GameSpot’s Year in Review
Here’s a great review of the Best of 2007:
A new year is a good time to try new things, and 2007 started with a wave of high-profile departures throughout the industry. New Year’s Eve revelers barely had time to recover from the festivities before
Microsoft confirmed that Tim and Chris Stamper, cofounders of Perfect Dark and Viva Pia00740061 developer Rare, were no longer with the company. The next day, news arrived that Human Head CEO Tim Gerritsen, project manager for Rune and producer for Prey, was leaving the company to pursue something new in the games industry (which wound up being Big Rooster
By mid-January, Take-Two Interactive acknowledged that Rockstar Games cofounder and managing director Terry Donovan had left the company, and longtime GameSpot editor-in-chief Greg Kasavin went to Electronic Arts’ Los Angeles studio, where he worked on the rejuvenated Command & Conquer series.
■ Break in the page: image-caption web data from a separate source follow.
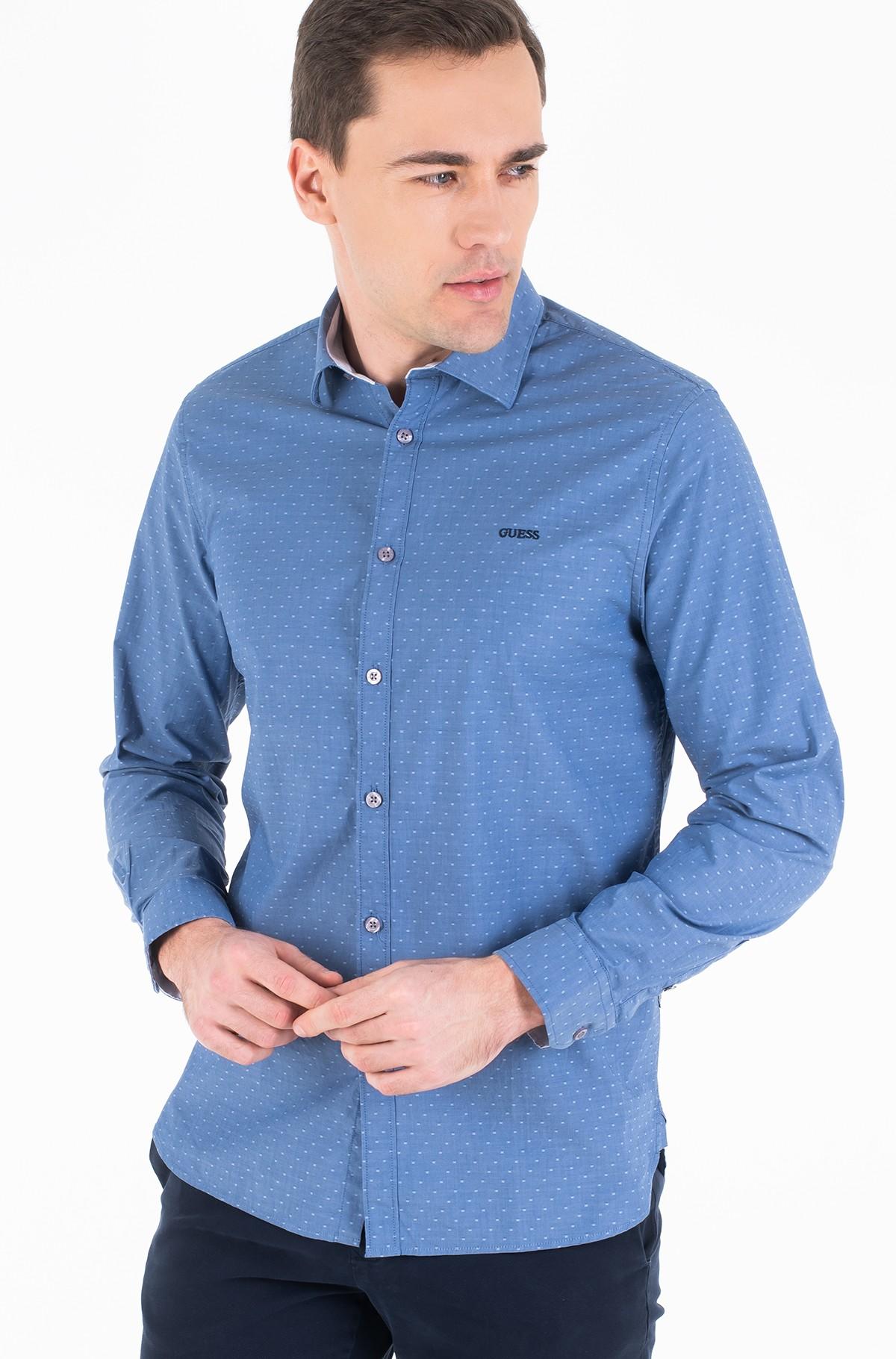 Marškiniai M01H13 WCJQ0-full-1
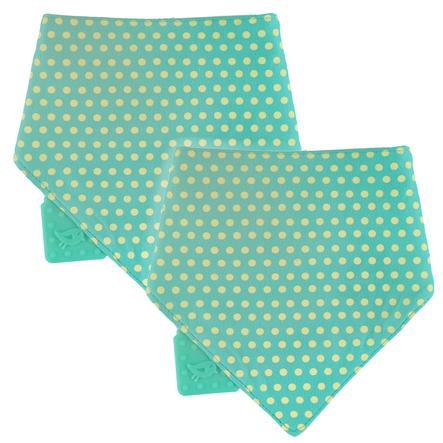 LÄSSIG Bandana foulard, avec anneau de dentition, 1 pièce, vert
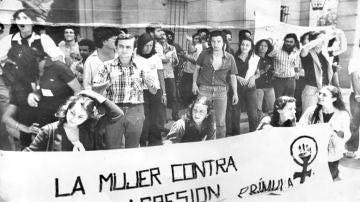 La 'doble transición', la historia de ocho mujeres trans que representan 40 años de conquistas del colectivo LGTBI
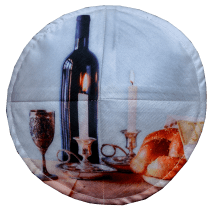 Shabbat Table Kippah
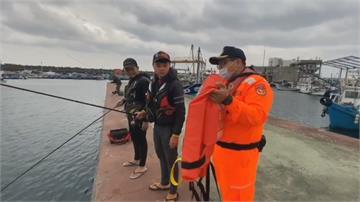 花蓮去年發生十起溺水事故讓民眾安心玩!岸巡隊提供50件救生衣免費租借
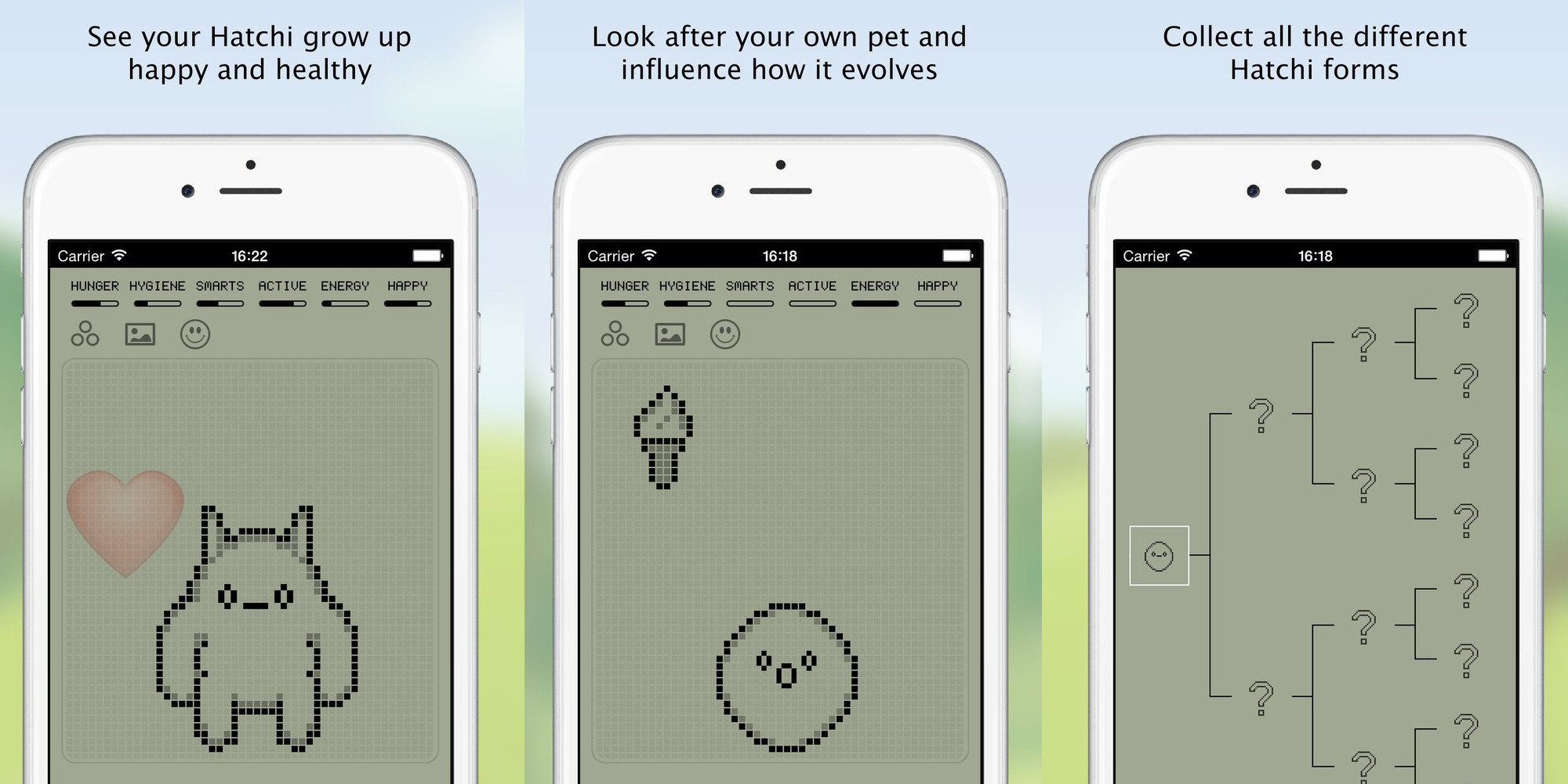 Hatchi is one of those retro virtual pets for iOS and now FREE (Reg. $1)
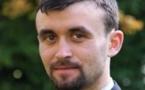 Иоанн Димитров, священник
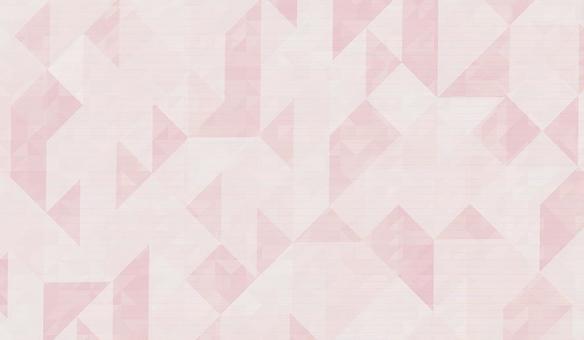 Triangular pattern background pink
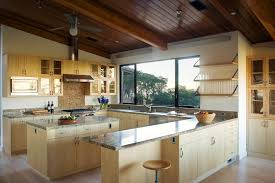 kitchen beautiful minimalist kitchen appliances modern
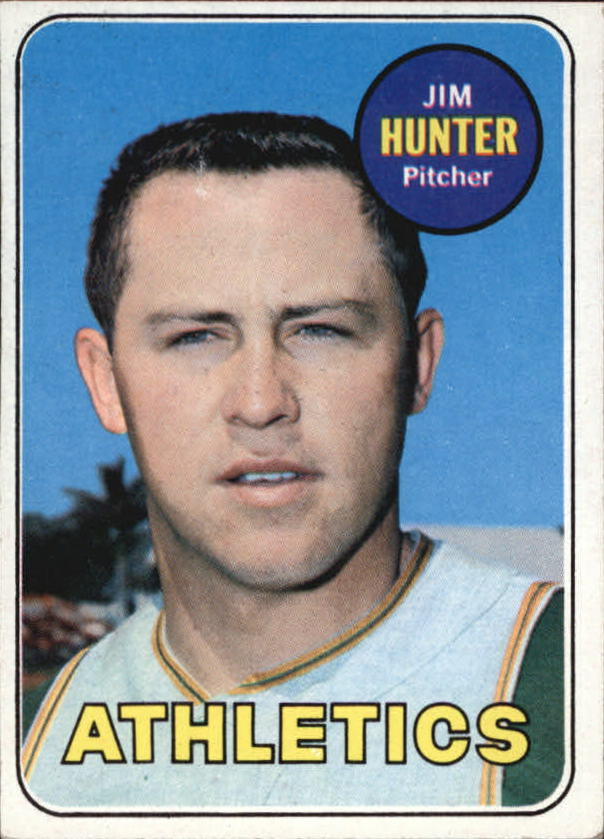 1969 Topps #235 Jim Hunter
January is also a big month for number crunchers because retail sales figures for the single biggest month of the year roll in and the NPD Group posts its annual industry recap. The group reported that 2006 was another record-breaking year for the US retail gaming industry, with sales growth practically across the board. The full-year take was $12.5 billion, and more than a quarter of that amount came in December alone.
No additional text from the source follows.